People with eating disorders become preoccupied with food and their body weight.
Eating disorders are serious conditions, often starting with a mental health issue evolving into eating behaviors that negatively impact one’s health, emotion, and ability to function normally. Most eating disorders involve a large focus on one’s weight, body shape, and food, leading to dangerous eating behaviors that impact the body’s ability to get appropriate nutrition.
Eating disorders often start in the teenage/young adult years, although they can develop at any age. Eating disorders harm the heart, digestive system, bones, teeth and mouth, and can lead to other diseases. With treatment though, you relearn healthier eating habits and sometimes reverse some of the serious complications caused by the disorder.
Symptoms vary, depending on the type of eating disorder. Anorexia nervosa, bulimia nervosa and binge-eating disorder are the most common eating disorders. Other eating disorders include rumination disorder and avoidant/restrictive food intake disorder.

(Records from a collection)
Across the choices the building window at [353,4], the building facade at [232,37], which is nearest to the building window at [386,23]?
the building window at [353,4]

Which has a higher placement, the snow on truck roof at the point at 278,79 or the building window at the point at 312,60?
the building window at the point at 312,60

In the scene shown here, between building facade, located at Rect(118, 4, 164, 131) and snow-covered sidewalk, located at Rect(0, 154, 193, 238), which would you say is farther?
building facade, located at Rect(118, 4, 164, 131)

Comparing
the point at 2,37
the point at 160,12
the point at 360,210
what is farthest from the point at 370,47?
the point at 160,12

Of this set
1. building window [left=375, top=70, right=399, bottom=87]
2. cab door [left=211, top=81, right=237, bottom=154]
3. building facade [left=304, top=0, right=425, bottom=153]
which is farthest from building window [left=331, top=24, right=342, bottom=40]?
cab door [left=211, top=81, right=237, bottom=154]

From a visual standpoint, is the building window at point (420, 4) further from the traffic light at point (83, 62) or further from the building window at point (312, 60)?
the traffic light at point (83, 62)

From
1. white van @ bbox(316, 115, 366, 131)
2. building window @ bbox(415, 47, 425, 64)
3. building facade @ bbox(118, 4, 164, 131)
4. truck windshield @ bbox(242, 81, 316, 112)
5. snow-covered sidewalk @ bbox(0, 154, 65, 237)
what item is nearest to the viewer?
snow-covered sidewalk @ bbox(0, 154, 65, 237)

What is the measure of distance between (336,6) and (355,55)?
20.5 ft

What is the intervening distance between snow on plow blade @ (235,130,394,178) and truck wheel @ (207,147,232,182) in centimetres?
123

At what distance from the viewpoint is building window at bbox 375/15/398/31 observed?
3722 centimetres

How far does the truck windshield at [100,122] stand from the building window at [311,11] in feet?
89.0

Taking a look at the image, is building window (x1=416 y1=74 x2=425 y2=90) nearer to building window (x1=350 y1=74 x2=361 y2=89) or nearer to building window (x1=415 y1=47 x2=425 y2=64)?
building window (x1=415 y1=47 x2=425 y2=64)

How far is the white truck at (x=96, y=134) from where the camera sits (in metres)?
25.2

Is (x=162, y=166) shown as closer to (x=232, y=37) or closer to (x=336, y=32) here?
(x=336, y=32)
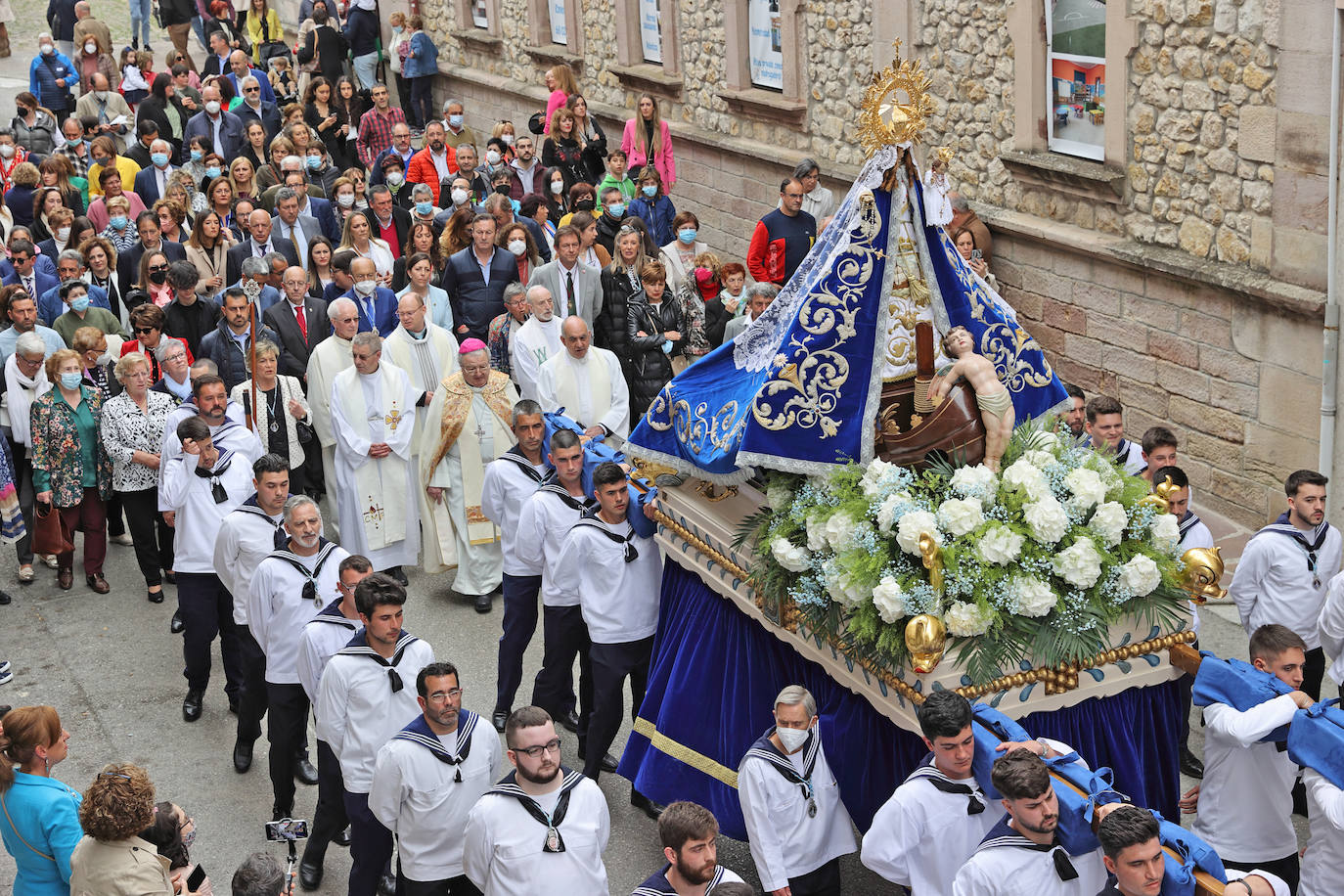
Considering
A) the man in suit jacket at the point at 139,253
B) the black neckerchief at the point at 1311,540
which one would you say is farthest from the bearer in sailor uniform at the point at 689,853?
the man in suit jacket at the point at 139,253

Work task 1: Which three eating disorders does the eating disorders text name as the most common?
Work task 2: Resume the text on eating disorders from where it stops.
These records have no connection to the text on eating disorders.

Answer area 1: Anorexia nervosa, bulimia nervosa and binge-eating disorder.

Answer area 2:
Anorexia nervosa is potentially life-threatening and characterized by an abnormally low body weight, intense fear of gaining weight, and a distorted perception of weight or shape.
People with anorexia go to extreme lengths to control their weight and shape, which in turn significantly interferes with their health and activities.
People with anorexia often excessively limit calories or employ other methods: excessive exercise, laxatives, diet aids, and/or vomiting.
Bulimia nervosa is a potentially life-threatening eating disorder, in which you have episodes of bingeing and purging while feeling a lack of control over your eating. Many people with bulimia restrict their eating, which often leads to more binge eating and purging.
During these episodes, one typically eats a large amount of food in a short time, then due to guilt, shame and fear of weight gain, you may force vomiting or use laxatives to get rid of the calories.
People with bulimia may be a normal weight, but are often extremely preoccupied with their weight and body shape.
Binge-eating disorder involves regularly eating too much food (binge) while feel a lack of control over your eating.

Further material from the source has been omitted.